## DATA PROVIDED
● ● ●

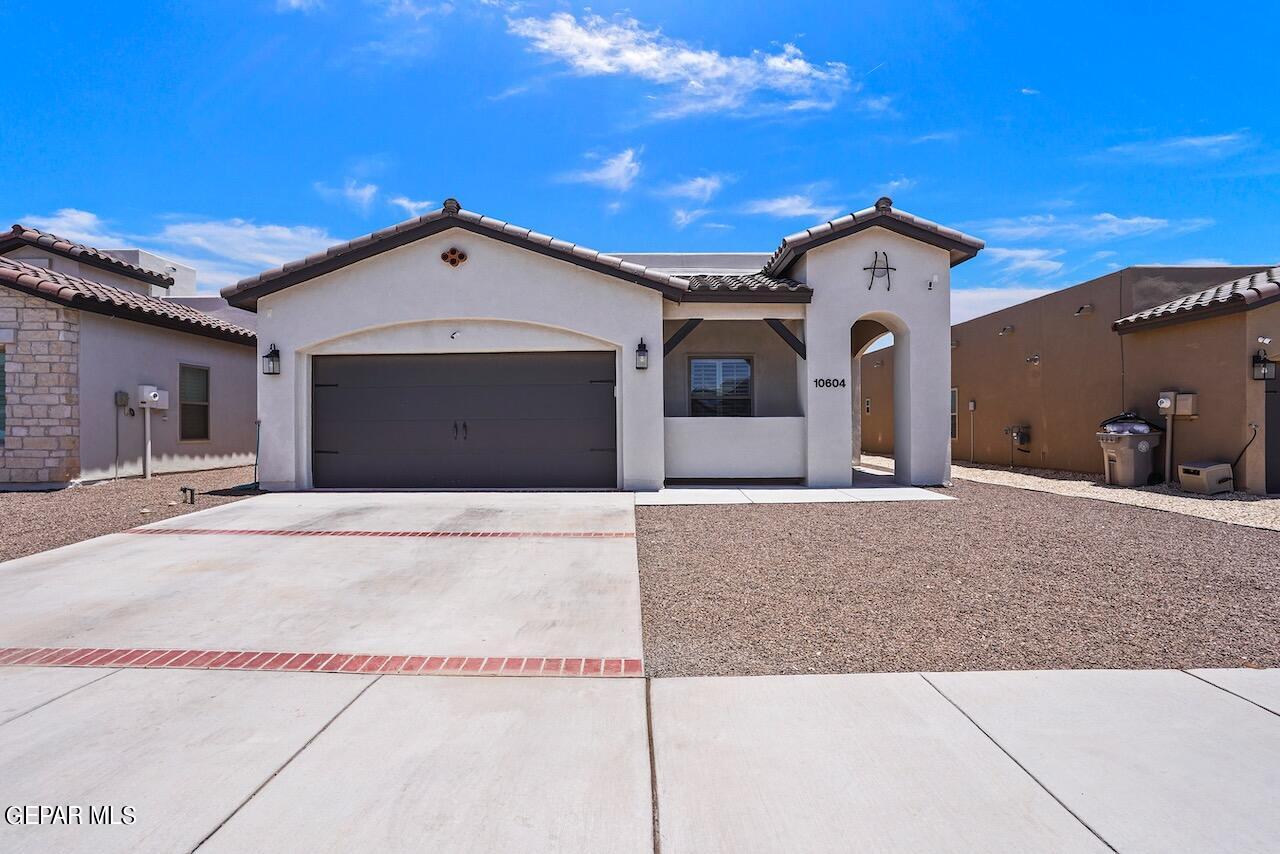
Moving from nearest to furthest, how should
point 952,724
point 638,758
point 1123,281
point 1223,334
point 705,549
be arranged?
1. point 638,758
2. point 952,724
3. point 705,549
4. point 1223,334
5. point 1123,281

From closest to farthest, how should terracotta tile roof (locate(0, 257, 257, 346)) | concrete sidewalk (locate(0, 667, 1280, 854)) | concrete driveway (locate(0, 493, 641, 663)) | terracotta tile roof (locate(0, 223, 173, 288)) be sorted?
concrete sidewalk (locate(0, 667, 1280, 854)), concrete driveway (locate(0, 493, 641, 663)), terracotta tile roof (locate(0, 257, 257, 346)), terracotta tile roof (locate(0, 223, 173, 288))

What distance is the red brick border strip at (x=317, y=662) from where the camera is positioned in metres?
3.78

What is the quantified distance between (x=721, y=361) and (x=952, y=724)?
11088 millimetres

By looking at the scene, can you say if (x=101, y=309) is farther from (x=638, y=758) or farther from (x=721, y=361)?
(x=638, y=758)

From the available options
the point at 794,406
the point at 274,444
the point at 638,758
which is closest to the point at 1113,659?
the point at 638,758

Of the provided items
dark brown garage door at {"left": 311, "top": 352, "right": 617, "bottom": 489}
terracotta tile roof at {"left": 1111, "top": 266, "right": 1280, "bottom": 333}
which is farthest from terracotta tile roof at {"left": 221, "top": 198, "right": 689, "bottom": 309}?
terracotta tile roof at {"left": 1111, "top": 266, "right": 1280, "bottom": 333}

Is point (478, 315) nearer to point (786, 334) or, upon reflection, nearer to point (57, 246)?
point (786, 334)

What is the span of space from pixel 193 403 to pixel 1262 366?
69.3ft

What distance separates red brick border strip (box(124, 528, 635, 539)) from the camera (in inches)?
297

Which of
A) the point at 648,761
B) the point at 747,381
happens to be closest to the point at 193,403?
the point at 747,381

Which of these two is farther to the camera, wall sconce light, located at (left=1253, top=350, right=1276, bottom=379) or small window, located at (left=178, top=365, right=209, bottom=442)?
small window, located at (left=178, top=365, right=209, bottom=442)

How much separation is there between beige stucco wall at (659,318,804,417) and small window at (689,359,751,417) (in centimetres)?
15

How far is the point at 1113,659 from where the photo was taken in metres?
3.91

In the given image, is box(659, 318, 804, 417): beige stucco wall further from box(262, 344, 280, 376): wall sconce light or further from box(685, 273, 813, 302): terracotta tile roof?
box(262, 344, 280, 376): wall sconce light
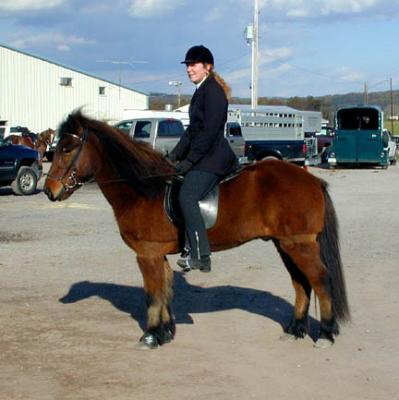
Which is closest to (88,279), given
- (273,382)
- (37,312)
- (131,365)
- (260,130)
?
(37,312)

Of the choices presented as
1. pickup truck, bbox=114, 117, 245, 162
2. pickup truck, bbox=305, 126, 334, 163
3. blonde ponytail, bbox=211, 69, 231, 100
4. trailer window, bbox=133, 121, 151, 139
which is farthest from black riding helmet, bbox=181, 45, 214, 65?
pickup truck, bbox=305, 126, 334, 163

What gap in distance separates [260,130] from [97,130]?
29665mm

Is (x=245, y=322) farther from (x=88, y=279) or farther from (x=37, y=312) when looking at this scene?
(x=88, y=279)

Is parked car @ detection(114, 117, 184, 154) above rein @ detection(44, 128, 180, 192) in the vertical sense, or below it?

● ● ●

## EXERCISE BRIEF
Retype the listing from its first line up to and including the line with "5. point 1123,281". Leave the pictures out.

## TASK RESPONSE
Moving from nearest to furthest, how should
point 952,724
point 638,758
point 1123,281
point 1223,334
point 705,549
be arranged?
1. point 638,758
2. point 952,724
3. point 705,549
4. point 1223,334
5. point 1123,281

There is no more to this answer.